Electric bikes are a fantastic way to explore!
Heard a bit about them but unsure exactly what an e-bike is? These bikes allow you to get the exercise you want while having an equalizer that allows the whole family to conquer the hills of New England.
An electric bike is just a regular bicycle with the addition of an electric motor, battery and controller to provide assistance to the rider.
You can pedal a little, a lot, or not at all.
E-Bikes that are pedal-assist only. As the rider pedals, the electrical system gives the rider assistance. These bikes do not have throttles and have a maximum assisted speed of 20 mph.
E-Bikes with all the same components of Class 1, but have a throttle along with the pedal assist (maximum speed of 20 mph).
E-Bikes that can be both throttle and pedal assist with a maximum assisted speed of 28 mph. Wattage is important as well - to remain within the 3 classes, an e-bike must have at or below a 750 watt motor.
Motor is located on the front wheel. Provides power by spinning the front wheel creating the sensation of being 'pulled.' This is the simplist design, but offers the most limited capabilities.
Motor is located on the back wheel. Provides power by spinning the back wheel creating the sensation of being 'pushed.' This offers a wide range of capabilities, but makes the rear of bike heavier.
Motor is centrally located. Sends power to the drivetrain instead of the wheel hub. Creates sensation of a more balanced ride. Quieter and more balanced.
Rider simply twists or pushes the throttle and the bike gets going without any assistance from the rider (no pedaling required). This is the biggest drain on the battery.
Motor activates when the pedals are in motion. This allows the rider to still get a workout with the extra boost to ride further or in harder conditions. The rider can select which level of assistance they desire, from 0% to 90% assistance.
Helmets are the single most critical piece of safety gear for electric and pedal bikes.
Always use rear and front lights regardless of the time of day and wear a highly visible jersey or garment. Having lights on your bike is the best way to be seen.
Practice defensive riding practices especially in heavily traffic areas and intersections, and assume no one has seen you.
Keep pants and shoelaces away from the chain. It is highly suggested that cyclists should wrap the bottom of loose-fitting pants in leg bands or taping shoestrings to avoid them getting caught in the chain while cycling.
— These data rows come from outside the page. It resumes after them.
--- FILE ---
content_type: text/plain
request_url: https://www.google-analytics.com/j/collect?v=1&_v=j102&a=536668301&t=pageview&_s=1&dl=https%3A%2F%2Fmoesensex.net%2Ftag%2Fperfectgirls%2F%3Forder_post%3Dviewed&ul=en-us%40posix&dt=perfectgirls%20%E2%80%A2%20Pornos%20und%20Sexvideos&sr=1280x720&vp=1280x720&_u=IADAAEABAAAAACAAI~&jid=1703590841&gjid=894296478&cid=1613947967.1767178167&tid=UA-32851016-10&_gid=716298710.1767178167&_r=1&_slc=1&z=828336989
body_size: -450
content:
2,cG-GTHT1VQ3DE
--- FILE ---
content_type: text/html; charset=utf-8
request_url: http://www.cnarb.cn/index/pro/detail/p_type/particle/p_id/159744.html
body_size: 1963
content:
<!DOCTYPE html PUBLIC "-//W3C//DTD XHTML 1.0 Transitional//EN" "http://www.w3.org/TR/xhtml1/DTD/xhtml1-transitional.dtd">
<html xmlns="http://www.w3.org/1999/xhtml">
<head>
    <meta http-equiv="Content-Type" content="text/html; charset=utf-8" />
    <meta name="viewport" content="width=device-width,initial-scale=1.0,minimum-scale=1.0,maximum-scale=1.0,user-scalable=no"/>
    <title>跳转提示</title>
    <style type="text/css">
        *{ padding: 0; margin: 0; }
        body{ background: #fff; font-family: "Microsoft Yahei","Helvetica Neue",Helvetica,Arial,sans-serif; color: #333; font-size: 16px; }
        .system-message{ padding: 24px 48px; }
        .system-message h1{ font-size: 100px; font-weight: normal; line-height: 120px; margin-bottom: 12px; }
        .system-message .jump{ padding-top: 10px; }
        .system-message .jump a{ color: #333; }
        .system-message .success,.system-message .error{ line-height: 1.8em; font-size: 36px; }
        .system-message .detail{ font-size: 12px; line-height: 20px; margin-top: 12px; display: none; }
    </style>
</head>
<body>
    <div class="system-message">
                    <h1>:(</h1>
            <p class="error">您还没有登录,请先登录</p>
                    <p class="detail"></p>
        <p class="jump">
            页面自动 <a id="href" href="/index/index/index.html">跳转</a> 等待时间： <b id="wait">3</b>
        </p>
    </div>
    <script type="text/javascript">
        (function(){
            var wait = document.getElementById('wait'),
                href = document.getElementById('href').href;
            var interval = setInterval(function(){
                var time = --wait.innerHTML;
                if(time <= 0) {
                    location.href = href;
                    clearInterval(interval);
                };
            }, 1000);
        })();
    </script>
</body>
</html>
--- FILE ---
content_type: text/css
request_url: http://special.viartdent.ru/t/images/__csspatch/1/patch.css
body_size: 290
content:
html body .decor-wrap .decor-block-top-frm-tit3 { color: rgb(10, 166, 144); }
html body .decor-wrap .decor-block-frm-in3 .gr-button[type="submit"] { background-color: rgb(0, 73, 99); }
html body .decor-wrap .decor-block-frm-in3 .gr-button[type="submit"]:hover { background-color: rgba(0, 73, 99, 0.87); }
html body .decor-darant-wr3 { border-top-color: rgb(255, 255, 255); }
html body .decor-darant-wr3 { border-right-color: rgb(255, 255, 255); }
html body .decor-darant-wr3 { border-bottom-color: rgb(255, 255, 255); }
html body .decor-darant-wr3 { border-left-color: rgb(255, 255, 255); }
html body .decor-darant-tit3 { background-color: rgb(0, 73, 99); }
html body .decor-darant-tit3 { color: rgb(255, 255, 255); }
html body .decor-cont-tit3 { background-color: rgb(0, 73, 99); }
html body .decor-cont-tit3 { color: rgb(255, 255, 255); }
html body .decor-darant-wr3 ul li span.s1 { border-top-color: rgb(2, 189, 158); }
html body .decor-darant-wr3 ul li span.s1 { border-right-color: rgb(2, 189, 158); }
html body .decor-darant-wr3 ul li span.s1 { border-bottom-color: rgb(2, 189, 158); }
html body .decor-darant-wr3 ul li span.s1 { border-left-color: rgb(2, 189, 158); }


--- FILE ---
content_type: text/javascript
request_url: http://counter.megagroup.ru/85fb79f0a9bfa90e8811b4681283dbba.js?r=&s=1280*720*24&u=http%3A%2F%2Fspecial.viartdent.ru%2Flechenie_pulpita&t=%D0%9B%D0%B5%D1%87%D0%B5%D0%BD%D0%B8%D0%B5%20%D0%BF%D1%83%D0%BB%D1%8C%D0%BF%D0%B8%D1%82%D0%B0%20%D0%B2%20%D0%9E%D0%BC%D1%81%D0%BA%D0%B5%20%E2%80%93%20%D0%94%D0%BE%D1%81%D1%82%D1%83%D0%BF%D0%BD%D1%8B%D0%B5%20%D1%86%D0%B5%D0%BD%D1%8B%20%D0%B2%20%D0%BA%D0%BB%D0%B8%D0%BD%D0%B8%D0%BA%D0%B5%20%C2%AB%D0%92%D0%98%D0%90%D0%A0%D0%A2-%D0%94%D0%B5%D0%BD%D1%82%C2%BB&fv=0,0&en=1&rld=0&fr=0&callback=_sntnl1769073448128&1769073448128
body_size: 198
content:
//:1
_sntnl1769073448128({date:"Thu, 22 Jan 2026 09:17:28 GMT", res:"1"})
While e-bikes are functionally similar to pedal bikes, the motor of an e-bike can help riders travel further and ride longer. However, it's important not to overdo it, especially on your first few rides.
New riders should use the throttle sparingly at first and take the time to get used to controlling their bike.
Numerous bike accidents happen between riders. This occurs in large part because cyclists do not maintaining their “line” or maintain predictable bike handling. Likewise e-bike cyclists can easily creep up on other cyclist and cause accidents as a result of not modulating their speed.
Ride in the same direction as traffic and let other vehicles know your intentions before turning and stopping.
Think like the car in front and behind you. Other motorists may regard you as just a bicycle, without realizing you're approaching intersections and other crossings at the same speed as a motorcycle or other motorized vehicle.